Cette obligation se retrouve dans le CSA et le Code de droit économique. Le CSA a trait au réviseur d’entreprises en sa qualité de commissaire, et à l’organe d’administration.

L’article XX.23, § 3 du Code de droit économique contient une disposition similaire qui vise les professionnels du chiffre, dont les réviseurs d’entreprises, «dans l'exercice de leur mission », qu'il s’agisse d'une mission légale ou contractuelle.
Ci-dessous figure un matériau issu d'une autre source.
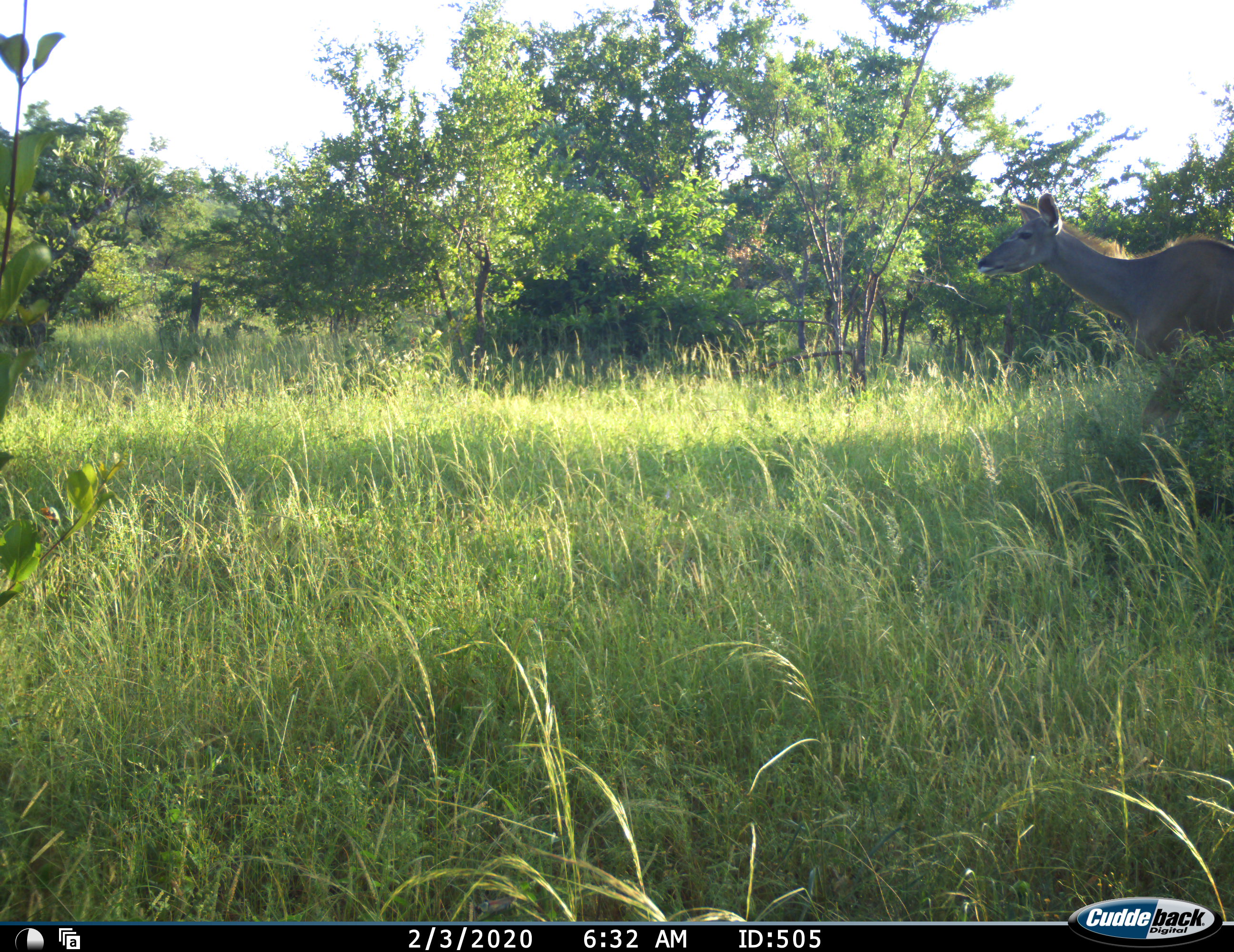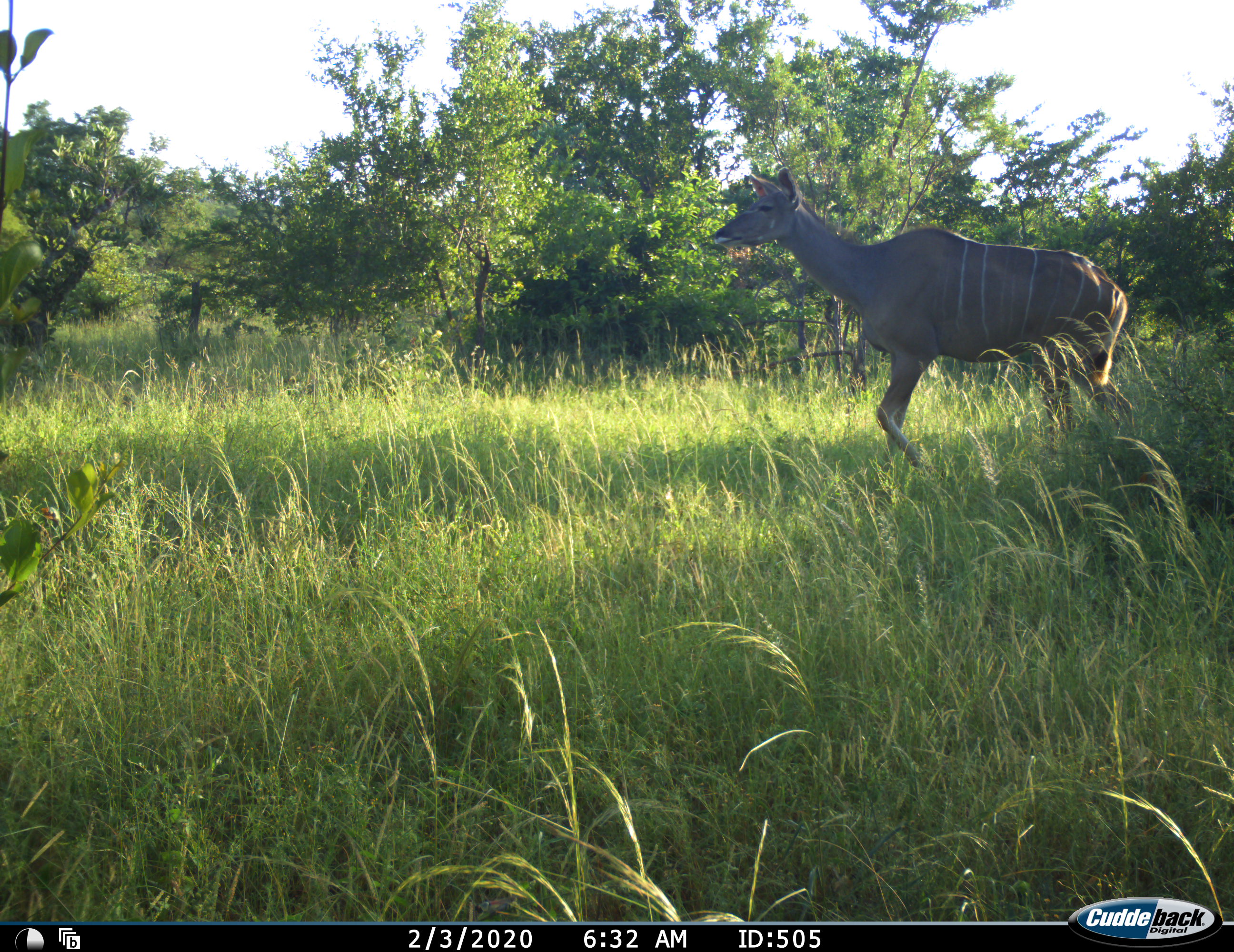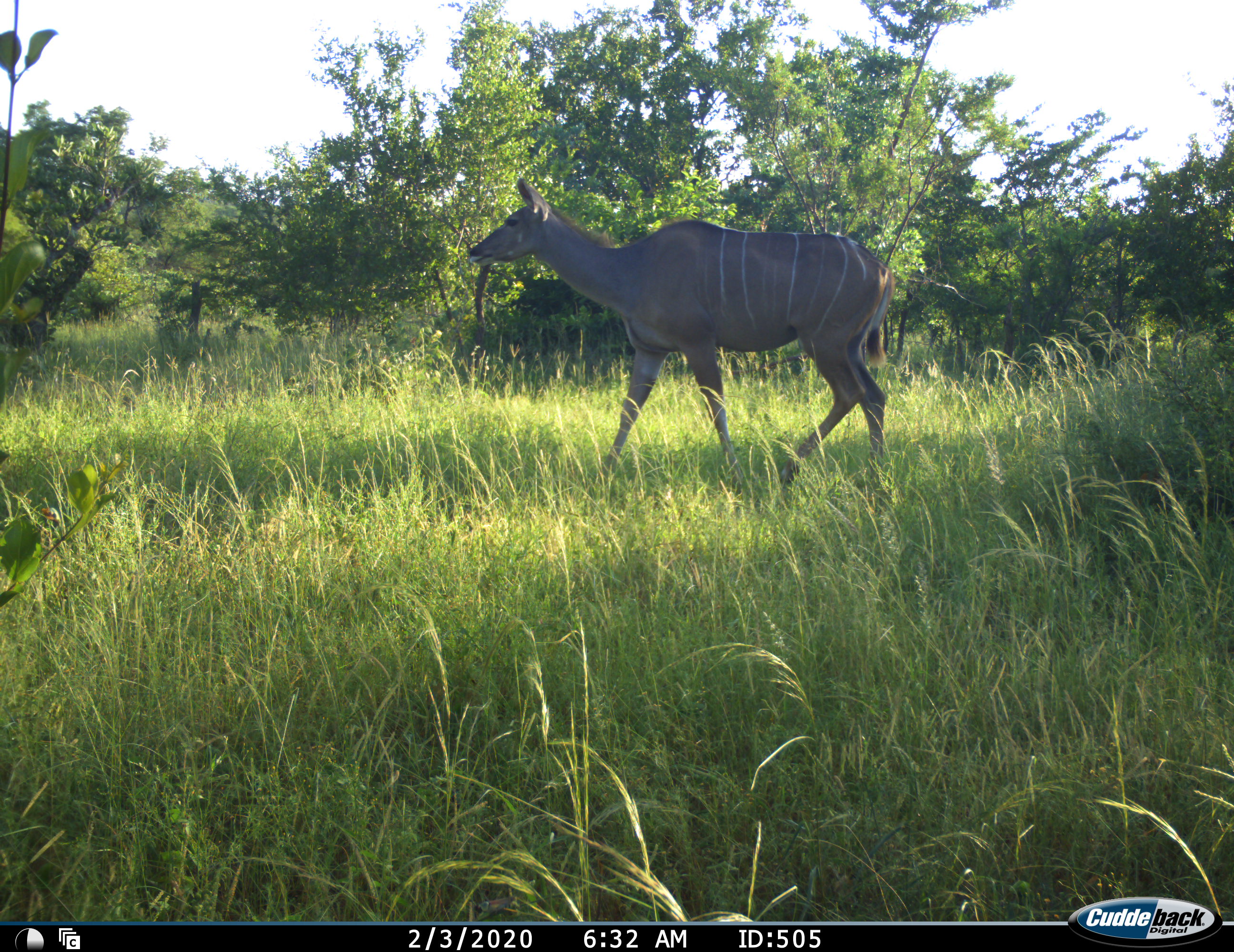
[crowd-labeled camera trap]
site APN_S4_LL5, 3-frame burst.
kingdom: Animalia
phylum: Chordata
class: Mammalia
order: Artiodactyla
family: Bovidae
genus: Tragelaphus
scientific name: Tragelaphus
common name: kudu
Kudu (Tragelaphus), count 1. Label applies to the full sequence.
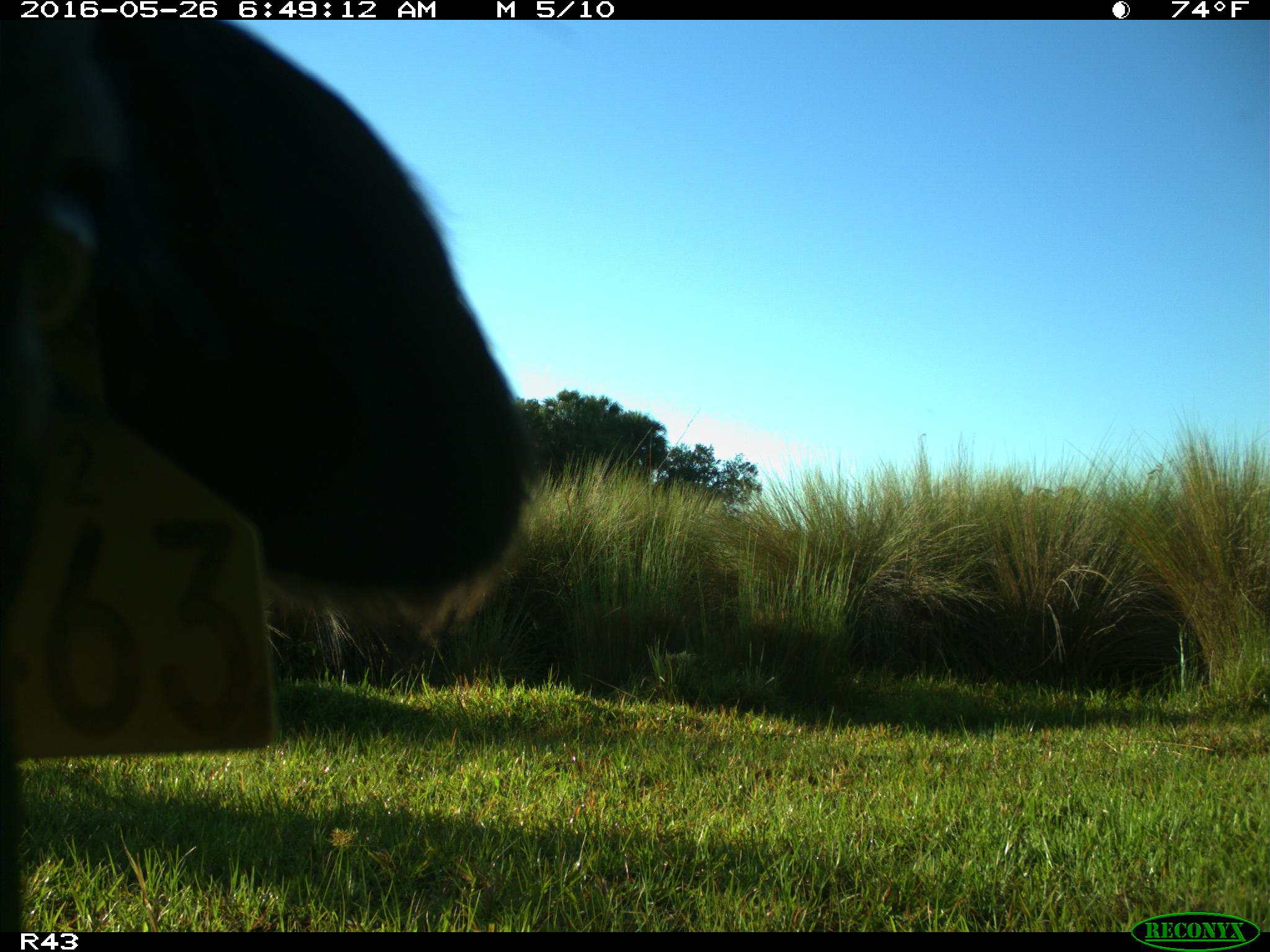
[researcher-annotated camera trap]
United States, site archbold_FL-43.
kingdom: Animalia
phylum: Chordata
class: Mammalia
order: Artiodactyla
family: Bovidae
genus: Bos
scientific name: Bos taurus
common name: domestic cow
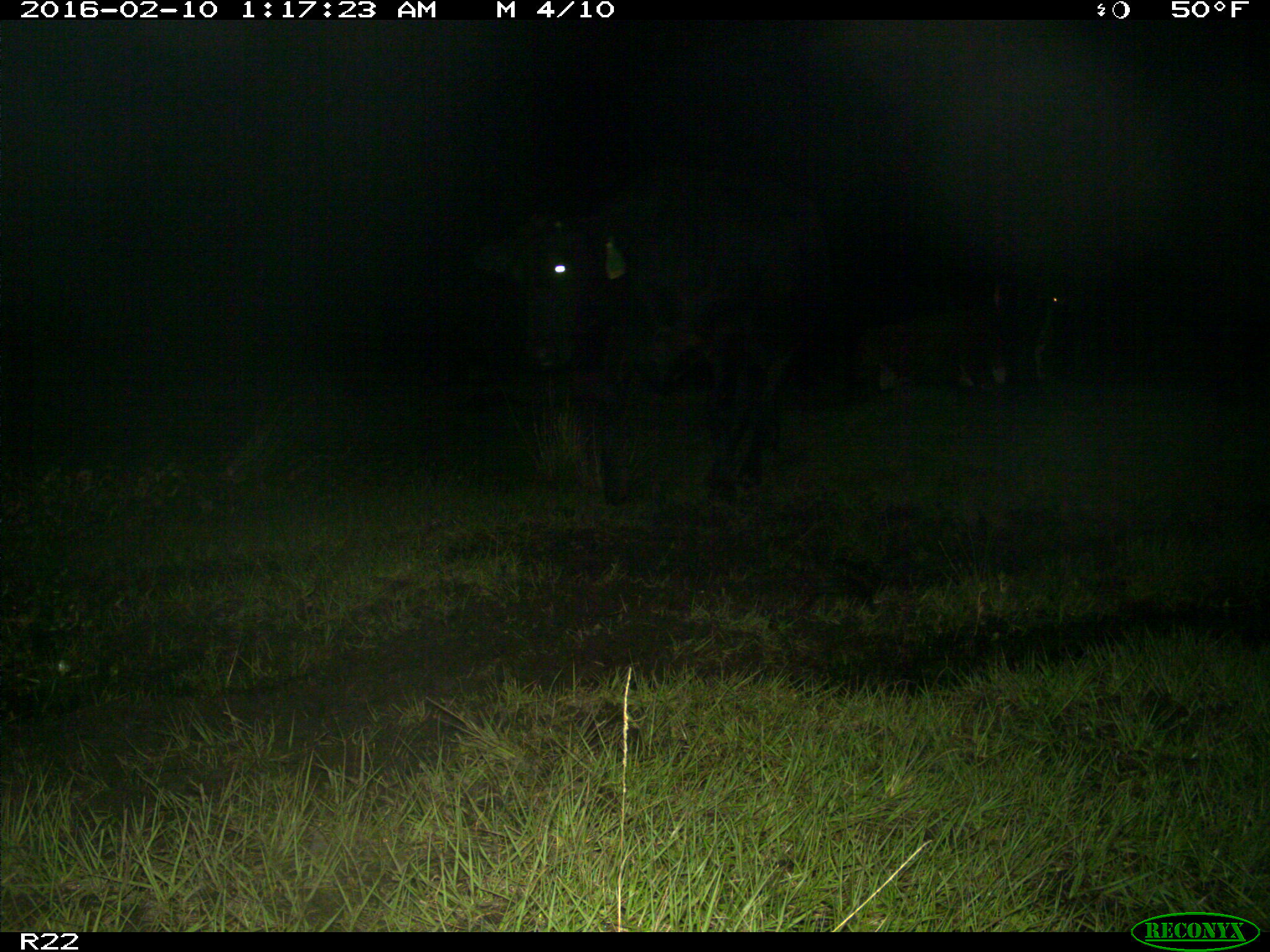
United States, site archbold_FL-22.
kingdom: Animalia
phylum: Chordata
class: Mammalia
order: Artiodactyla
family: Bovidae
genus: Bos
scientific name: Bos taurus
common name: domestic cow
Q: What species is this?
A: Bos taurus (domestic cow).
Les réviseurs d’entreprises doivent avoir conscience de la distinction fondamentale selon qu’ils opèrent en tant que commissaires ou en tant que réviseurs d’entreprises.

Le défi pour le réviseur d’entreprises consistera à acquérir à court terme une compréhension suffisante de la situation financière de l’entreprise afin d'identifier les éventuels faits graves et concordants susceptibles de compromettre la continuité de l’entreprise. En tant que commissaire, il pourra s’appuyer sur ses connaissances du client, sur les lignes de communication existantes et éprouvées avec la direction, etc.

Depuis l’entrée en vigueur du Code des sociétés et associations, la procédure reprise à l’article 3:69 du Code des sociétés et des associations (ci-après « CSA ») s’applique sans distinction aux sociétés, associations et fondations dotées de la personnalité juridique.

Le présent avis a pour objet de :

  • préciser la portée de l’article 3:69 du CSA ;
  • examiner les particularités de l’application de cette procédure pour les A(I)SBL et Fondations ;
  • analyser l’incidence des articles XX.23, §3 et XX.45, §2 du Code de droit économique (ci-après « CDE ») sur cette procédure.